Error message example:
== 20220318111040 AddIndexesForPrimaryEmailSecondCleanupMigration: migrating ==
-- indexes(:users)
-> 0.0213s
-- current_schema()
-> 0.0006s
-- execute("SET statement_timeout TO 0")
-> 0.0006s
-- execute("CREATE INDEX CONCURRENTLY index_users_on_id_for_primary_email_migration\nON users (id) INCLUDE (email, confirmed_at)\nWHERE confirmed_at IS NOT NULL\n")
-> 0.0061s
-- execute("RESET statement_timeout")
-> 0.0007srake aborted!
StandardError: An error has occurred, this and all later migrations canceled:
Expected batched background migration for the given configuration to be marked as 'finished', but it is 'active': {:job_class_name=>"ProjectNamespaces::BackfillProjectNamespaces", :table_name=>:projects, :column_name=>:id, :job_arguments=>[nil, "up"]}
Finalize it manualy by running
sudo gitlab-rake gitlab:background_migrations:finalize[ProjectNamespaces::BackfillProjectNamespaces,projects,id,'[null\,"up"]']

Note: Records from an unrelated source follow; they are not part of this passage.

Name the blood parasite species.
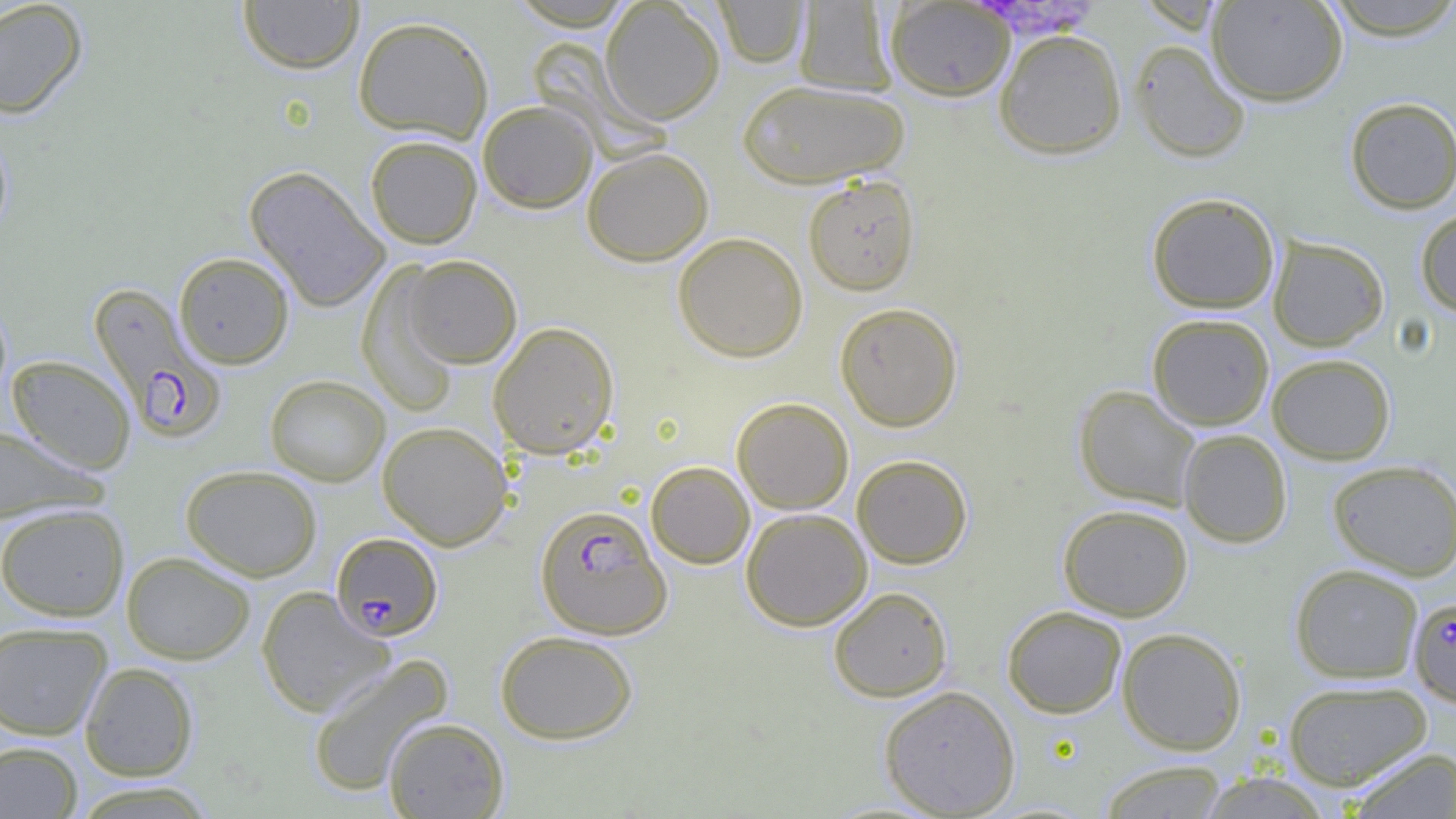
Plasmodium falciparum.

Approximate bounding boxes as named x1/y1/x2/y2 corners in pixels. Plasmodium falciparum-infected red blood cell locations: (x1=88, y1=282, x2=227, y2=444), (x1=535, y1=503, x2=671, y2=640), (x1=331, y1=532, x2=444, y2=641), (x1=1408, y1=596, x2=1456, y2=707). Uninfected red blood cell locations: (x1=0, y1=0, x2=88, y2=118), (x1=238, y1=0, x2=365, y2=74), (x1=1207, y1=0, x2=1348, y2=106), (x1=1319, y1=0, x2=1456, y2=40), (x1=714, y1=1, x2=809, y2=68), (x1=793, y1=1, x2=897, y2=97), (x1=885, y1=1, x2=1015, y2=101), (x1=600, y1=2, x2=725, y2=124), (x1=353, y1=15, x2=494, y2=142), (x1=994, y1=29, x2=1127, y2=160), (x1=1130, y1=39, x2=1251, y2=164), (x1=737, y1=79, x2=910, y2=188), (x1=1344, y1=96, x2=1456, y2=214), (x1=478, y1=100, x2=598, y2=213), (x1=0, y1=127, x2=13, y2=240), (x1=365, y1=135, x2=482, y2=249), (x1=581, y1=146, x2=714, y2=266), (x1=244, y1=166, x2=390, y2=312), (x1=802, y1=174, x2=921, y2=295), (x1=1146, y1=192, x2=1280, y2=313), (x1=1415, y1=208, x2=1456, y2=318), (x1=672, y1=232, x2=809, y2=362), (x1=1267, y1=235, x2=1389, y2=351), (x1=174, y1=252, x2=294, y2=369), (x1=400, y1=254, x2=522, y2=368), (x1=357, y1=263, x2=462, y2=417), (x1=834, y1=302, x2=963, y2=431), (x1=1147, y1=313, x2=1275, y2=430), (x1=488, y1=321, x2=620, y2=459), (x1=1267, y1=353, x2=1395, y2=464), (x1=6, y1=355, x2=136, y2=473), (x1=265, y1=375, x2=390, y2=487), (x1=1073, y1=384, x2=1202, y2=511), (x1=732, y1=397, x2=854, y2=514), (x1=377, y1=421, x2=512, y2=550), (x1=0, y1=425, x2=104, y2=523), (x1=1178, y1=429, x2=1292, y2=547), (x1=852, y1=454, x2=973, y2=568), (x1=1326, y1=459, x2=1456, y2=580), (x1=645, y1=460, x2=755, y2=569), (x1=180, y1=465, x2=322, y2=581), (x1=0, y1=503, x2=129, y2=621), (x1=1058, y1=504, x2=1193, y2=621), (x1=741, y1=508, x2=872, y2=631), (x1=122, y1=551, x2=256, y2=664), (x1=1289, y1=563, x2=1424, y2=683), (x1=256, y1=586, x2=395, y2=718), (x1=828, y1=586, x2=953, y2=702), (x1=1002, y1=605, x2=1127, y2=718), (x1=0, y1=621, x2=113, y2=740), (x1=1117, y1=627, x2=1247, y2=755), (x1=495, y1=630, x2=638, y2=744), (x1=306, y1=654, x2=454, y2=797), (x1=80, y1=662, x2=199, y2=781), (x1=1282, y1=679, x2=1432, y2=790), (x1=878, y1=685, x2=1021, y2=817), (x1=383, y1=717, x2=509, y2=818), (x1=0, y1=741, x2=83, y2=819), (x1=1345, y1=746, x2=1456, y2=819), (x1=1097, y1=760, x2=1229, y2=818), (x1=1196, y1=771, x2=1335, y2=817), (x1=68, y1=781, x2=220, y2=819). Light microscopy. Thin blood film. 1000x magnification. Single field of view. Image is 1456×819 pixels.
Report the malaria status of this cell.
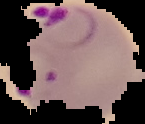

Parasitized.

Image is 145×124 pixels. From a thin blood film. Segmented cell region on a black background.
State which parasite is depicted.
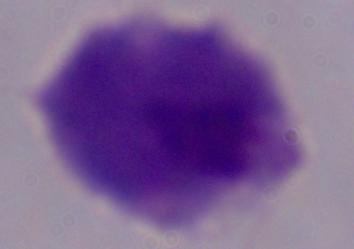

A trichomonad.

magnification = 1000x
modality = photomicrograph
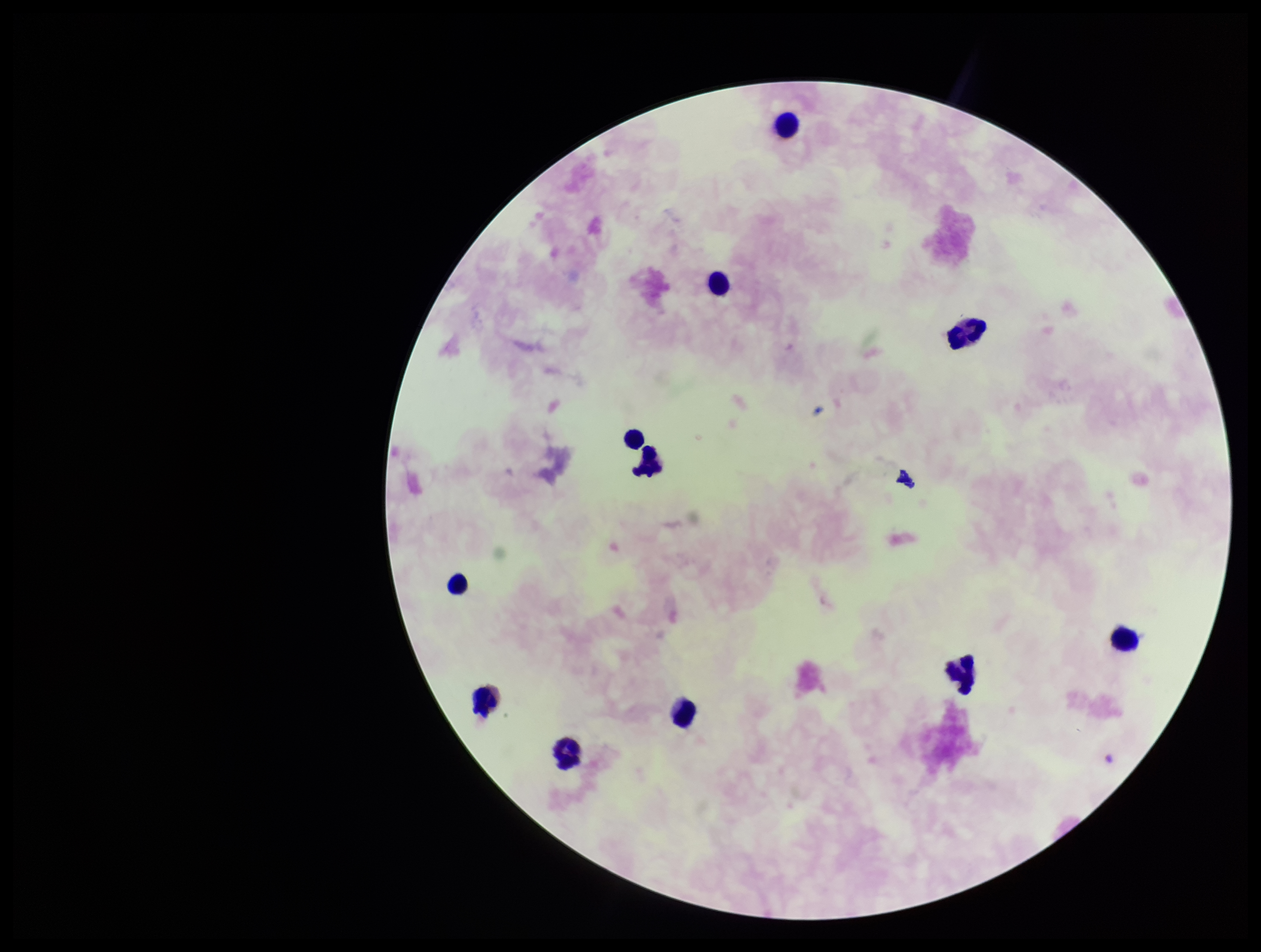
Leukocyte count: 11. Smartphone photograph taken through the eyepiece of a microscope. Image is 1261×952 pixels. Stained with Giemsa. Preparation: thick blood smear. Parasite count: 0. Single field of view. Patient malaria status: negative. Plasmodium parasites: none detected.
Assess this cell for malaria.
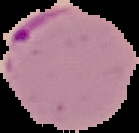
It is parasitized.

image size = 139×133 pixels
image type = segmented cell region with the area outside set to black
preparation = thin blood film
Report the malaria status of this cell.
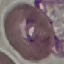
Uninfected.

{
  "image_type": "cell patch, automatically extracted from a larger field of view and resized to 64 × 64 pixels",
  "capture": "smartphone through the microscope eyepiece",
  "preparation": "thin blood film",
  "stain": "Giemsa"
}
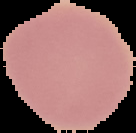 Segmented cell region on a black background. Image is 136×133 pixels. Malaria status: uninfected. From a thin blood film.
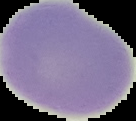
{
  "preparation": "thin blood smear",
  "image_size": "136×121 pixels",
  "result": "negative for Plasmodium parasites",
  "image_type": "segmented cell region with the area outside set to black"
}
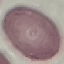
malaria status = uninfected
preparation = thin smear
image type = cell patch, automatically extracted from a larger field of view and resized to 64 × 64 pixels
capture = smartphone through the microscope eyepiece
stain = Giemsa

For more information, check the documentation
https://docs.gitlab.com/ee/user/admin_area/monitoring/background_migrations.html#database-migrations-failing-because-of-batched-background-migration-not-finished
/opt/gitlab/embedded/service/gitlab-rails/lib/gitlab/database/migration_helpers.rb:960:in `ensure_batched_background_migration_is_finished'
/opt/gitlab/embedded/service/gitlab-rails/db/post_migrate/20220322071127_finalize_project_namespaces_backfill.rb:10:in `up'
/opt/gitlab/embedded/service/gitlab-rails/lib/gitlab/database/load_balancing/connection_proxy.rb:119:in `block in write_using_load_balancer'
/opt/gitlab/embedded/service/gitlab-rails/lib/gitlab/database/load_balancing/load_balancer.rb:112:in `block in read_write'
/opt/gitlab/embedded/service/gitlab-rails/lib/gitlab/database/load_balancing/load_balancer.rb:172:in `retry_with_backoff'
/opt/gitlab/embedded/service/gitlab-rails/lib/gitlab/database/load_balancing/load_balancer.rb:110:in `read_write'
/opt/gitlab/embedded/service/gitlab-rails/lib/gitlab/database/load_balancing/connection_proxy.rb:118:in `write_using_load_balancer'
/opt/gitlab/embedded/service/gitlab-rails/lib/gitlab/database/load_balancing/connection_proxy.rb:70:in `transaction'
/opt/gitlab/embedded/service/gitlab-rails/lib/gitlab/database.rb:305:in `block in transaction'
/opt/gitlab/embedded/service/gitlab-rails/lib/gitlab/database.rb:304:in `transaction'
/opt/gitlab/embedded/service/gitlab-rails/lib/gitlab/database/migrations/lock_retry_mixin.rb:36:in `ddl_transaction'
/opt/gitlab/embedded/service/gitlab-rails/lib/tasks/gitlab/db.rake:115:in `configure_database'
/opt/gitlab/embedded/service/gitlab-rails/lib/tasks/gitlab/db.rake:95:in `block (3 levels) in <top (required)>'
/opt/gitlab/embedded/bin/bundle:23:in `load'
/opt/gitlab/embedded/bin/bundle:23:in `<main>'
Caused by:
Expected batched background migration for the given configuration to be marked as 'finished', but it is 'active': {:job_class_name=>"ProjectNamespaces::BackfillProjectNamespaces", :table_name=>:projects, :column_name=>:id, :job_arguments=>[nil, "up"]}
Finalize it manualy by running
sudo gitlab-rake gitlab:background_migrations:finalize[ProjectNamespaces::BackfillProjectNamespaces,projects,id,'[null\,"up"]']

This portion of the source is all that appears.